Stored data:
────

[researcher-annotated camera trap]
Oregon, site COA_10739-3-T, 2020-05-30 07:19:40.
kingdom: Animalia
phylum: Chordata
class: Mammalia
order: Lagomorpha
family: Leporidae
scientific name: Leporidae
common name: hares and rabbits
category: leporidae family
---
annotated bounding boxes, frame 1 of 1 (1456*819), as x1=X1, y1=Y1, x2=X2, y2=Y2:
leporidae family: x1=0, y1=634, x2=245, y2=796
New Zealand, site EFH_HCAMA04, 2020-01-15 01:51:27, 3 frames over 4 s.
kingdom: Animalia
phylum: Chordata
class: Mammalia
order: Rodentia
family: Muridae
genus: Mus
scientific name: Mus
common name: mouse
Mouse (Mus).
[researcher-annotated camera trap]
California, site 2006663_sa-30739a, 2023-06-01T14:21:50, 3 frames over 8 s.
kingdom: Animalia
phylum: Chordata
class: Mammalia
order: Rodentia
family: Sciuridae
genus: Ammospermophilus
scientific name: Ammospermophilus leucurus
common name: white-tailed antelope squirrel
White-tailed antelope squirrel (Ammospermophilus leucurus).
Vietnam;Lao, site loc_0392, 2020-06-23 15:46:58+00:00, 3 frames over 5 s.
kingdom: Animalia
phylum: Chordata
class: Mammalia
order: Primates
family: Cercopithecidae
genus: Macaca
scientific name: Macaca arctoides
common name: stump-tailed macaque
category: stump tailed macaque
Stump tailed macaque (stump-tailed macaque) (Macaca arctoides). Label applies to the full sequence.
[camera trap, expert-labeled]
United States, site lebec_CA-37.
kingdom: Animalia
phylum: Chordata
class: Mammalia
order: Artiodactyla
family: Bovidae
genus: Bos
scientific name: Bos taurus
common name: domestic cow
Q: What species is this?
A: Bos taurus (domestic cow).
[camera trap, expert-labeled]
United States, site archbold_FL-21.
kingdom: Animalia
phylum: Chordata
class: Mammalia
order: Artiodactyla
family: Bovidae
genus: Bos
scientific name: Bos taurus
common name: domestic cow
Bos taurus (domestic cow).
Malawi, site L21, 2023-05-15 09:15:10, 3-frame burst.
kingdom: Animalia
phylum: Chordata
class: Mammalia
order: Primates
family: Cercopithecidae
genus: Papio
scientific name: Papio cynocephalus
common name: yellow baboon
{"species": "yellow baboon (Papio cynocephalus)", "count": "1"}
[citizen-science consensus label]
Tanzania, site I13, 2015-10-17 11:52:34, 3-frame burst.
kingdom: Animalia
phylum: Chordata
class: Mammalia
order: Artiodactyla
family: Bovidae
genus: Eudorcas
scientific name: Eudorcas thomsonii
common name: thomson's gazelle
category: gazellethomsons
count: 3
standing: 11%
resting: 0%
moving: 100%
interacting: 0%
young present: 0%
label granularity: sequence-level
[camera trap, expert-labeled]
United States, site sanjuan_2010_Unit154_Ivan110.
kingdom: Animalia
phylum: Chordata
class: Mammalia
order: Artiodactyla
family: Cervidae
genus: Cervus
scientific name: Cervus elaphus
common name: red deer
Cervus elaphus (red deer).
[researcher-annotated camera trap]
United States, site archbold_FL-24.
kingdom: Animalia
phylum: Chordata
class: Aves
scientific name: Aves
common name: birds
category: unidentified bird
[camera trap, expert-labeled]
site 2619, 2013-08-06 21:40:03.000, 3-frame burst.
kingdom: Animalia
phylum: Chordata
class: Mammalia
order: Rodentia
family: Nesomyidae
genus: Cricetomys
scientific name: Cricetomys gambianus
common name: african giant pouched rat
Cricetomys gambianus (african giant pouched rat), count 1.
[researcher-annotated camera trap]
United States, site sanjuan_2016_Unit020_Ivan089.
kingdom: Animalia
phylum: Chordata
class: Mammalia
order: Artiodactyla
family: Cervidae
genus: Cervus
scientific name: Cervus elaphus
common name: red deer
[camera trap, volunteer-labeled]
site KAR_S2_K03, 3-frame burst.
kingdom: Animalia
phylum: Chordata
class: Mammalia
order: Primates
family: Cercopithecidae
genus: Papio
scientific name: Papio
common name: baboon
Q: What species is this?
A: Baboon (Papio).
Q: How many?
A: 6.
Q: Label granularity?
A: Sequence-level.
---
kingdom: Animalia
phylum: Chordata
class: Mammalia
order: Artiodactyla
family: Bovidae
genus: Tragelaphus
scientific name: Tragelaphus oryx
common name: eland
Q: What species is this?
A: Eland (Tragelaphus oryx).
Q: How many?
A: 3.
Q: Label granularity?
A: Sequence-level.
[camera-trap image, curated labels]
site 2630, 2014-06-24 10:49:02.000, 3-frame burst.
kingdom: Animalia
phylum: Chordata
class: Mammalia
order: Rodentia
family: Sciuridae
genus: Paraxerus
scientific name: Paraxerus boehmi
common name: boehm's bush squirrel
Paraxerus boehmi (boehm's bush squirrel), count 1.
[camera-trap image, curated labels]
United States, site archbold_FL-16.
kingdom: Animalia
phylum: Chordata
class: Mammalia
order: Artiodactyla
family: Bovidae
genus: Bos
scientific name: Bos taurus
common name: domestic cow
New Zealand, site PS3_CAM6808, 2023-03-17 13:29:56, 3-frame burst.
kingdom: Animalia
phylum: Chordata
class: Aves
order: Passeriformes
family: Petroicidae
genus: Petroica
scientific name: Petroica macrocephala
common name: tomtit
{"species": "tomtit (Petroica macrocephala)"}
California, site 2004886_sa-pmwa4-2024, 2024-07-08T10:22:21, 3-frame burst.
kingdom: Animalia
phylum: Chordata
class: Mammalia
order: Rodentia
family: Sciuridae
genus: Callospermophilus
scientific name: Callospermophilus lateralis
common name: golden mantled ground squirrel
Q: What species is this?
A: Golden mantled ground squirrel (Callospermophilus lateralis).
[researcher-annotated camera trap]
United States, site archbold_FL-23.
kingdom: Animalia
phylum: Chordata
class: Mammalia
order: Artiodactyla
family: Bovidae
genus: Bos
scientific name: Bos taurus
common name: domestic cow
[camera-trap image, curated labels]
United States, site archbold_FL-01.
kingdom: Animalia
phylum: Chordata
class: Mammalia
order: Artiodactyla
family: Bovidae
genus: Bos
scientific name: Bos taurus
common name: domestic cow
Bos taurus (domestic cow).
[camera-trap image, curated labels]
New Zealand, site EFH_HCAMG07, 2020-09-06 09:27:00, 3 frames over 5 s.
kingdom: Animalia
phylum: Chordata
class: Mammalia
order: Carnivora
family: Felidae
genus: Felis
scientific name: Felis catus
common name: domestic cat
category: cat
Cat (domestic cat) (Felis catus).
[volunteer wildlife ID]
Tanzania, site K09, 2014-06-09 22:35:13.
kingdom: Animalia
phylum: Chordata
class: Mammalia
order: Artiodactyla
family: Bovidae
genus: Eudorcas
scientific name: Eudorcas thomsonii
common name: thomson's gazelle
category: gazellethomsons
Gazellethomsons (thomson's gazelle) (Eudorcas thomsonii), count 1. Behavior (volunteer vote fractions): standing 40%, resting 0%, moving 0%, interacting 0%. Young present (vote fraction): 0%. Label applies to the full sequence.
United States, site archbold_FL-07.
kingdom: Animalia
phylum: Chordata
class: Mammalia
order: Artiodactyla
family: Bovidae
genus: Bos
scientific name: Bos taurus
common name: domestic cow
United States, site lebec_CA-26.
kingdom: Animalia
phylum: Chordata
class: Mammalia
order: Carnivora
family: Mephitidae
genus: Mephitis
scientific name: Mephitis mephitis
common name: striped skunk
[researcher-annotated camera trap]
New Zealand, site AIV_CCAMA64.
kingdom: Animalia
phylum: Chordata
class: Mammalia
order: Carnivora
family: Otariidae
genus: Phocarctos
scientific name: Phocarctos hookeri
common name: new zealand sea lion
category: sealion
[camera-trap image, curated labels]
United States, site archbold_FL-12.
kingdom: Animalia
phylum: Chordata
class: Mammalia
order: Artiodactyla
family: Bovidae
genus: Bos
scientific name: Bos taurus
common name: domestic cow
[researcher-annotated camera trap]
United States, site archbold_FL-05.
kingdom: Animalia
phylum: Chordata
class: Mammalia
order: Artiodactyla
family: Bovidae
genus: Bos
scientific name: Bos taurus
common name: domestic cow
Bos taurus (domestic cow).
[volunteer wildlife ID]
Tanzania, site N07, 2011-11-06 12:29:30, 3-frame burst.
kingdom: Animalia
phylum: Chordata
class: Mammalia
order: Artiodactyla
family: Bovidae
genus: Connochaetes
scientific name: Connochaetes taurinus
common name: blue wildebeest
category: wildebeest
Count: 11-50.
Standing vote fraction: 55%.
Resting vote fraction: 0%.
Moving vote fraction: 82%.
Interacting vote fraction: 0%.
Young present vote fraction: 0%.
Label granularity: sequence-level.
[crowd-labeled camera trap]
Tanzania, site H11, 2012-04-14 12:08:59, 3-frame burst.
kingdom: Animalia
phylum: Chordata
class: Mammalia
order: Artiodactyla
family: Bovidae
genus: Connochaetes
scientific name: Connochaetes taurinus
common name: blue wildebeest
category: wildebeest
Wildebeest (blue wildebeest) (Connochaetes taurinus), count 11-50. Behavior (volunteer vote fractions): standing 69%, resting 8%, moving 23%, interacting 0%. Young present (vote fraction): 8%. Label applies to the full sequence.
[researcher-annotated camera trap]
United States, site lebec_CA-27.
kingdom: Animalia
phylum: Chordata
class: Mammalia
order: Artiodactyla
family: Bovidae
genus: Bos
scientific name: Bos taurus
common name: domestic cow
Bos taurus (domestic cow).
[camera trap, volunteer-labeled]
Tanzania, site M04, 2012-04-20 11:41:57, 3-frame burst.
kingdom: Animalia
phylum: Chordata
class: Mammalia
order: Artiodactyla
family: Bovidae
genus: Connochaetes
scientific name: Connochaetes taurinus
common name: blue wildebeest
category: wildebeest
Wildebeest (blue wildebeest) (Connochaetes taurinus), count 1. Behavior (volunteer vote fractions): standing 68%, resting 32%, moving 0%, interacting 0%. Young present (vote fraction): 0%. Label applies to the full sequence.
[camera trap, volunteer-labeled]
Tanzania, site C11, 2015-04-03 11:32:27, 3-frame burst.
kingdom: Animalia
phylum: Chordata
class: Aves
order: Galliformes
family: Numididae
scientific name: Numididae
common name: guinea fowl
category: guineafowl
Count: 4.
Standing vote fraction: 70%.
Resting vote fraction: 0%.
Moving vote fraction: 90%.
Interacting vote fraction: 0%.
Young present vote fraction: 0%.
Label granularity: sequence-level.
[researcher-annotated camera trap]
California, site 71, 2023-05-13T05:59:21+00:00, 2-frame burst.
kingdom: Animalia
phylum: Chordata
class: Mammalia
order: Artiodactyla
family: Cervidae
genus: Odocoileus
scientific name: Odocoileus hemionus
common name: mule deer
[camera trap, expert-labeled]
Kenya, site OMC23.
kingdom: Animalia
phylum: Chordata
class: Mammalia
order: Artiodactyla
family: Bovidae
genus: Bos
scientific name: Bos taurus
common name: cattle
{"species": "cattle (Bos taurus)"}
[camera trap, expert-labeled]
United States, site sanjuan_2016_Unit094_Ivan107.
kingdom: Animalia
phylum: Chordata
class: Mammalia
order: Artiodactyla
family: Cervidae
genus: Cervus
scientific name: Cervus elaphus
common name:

────

**Task to complete**
From the entries, count the lines that hold the string "over". Nothing but the number is needed.

**Finished exercise**
4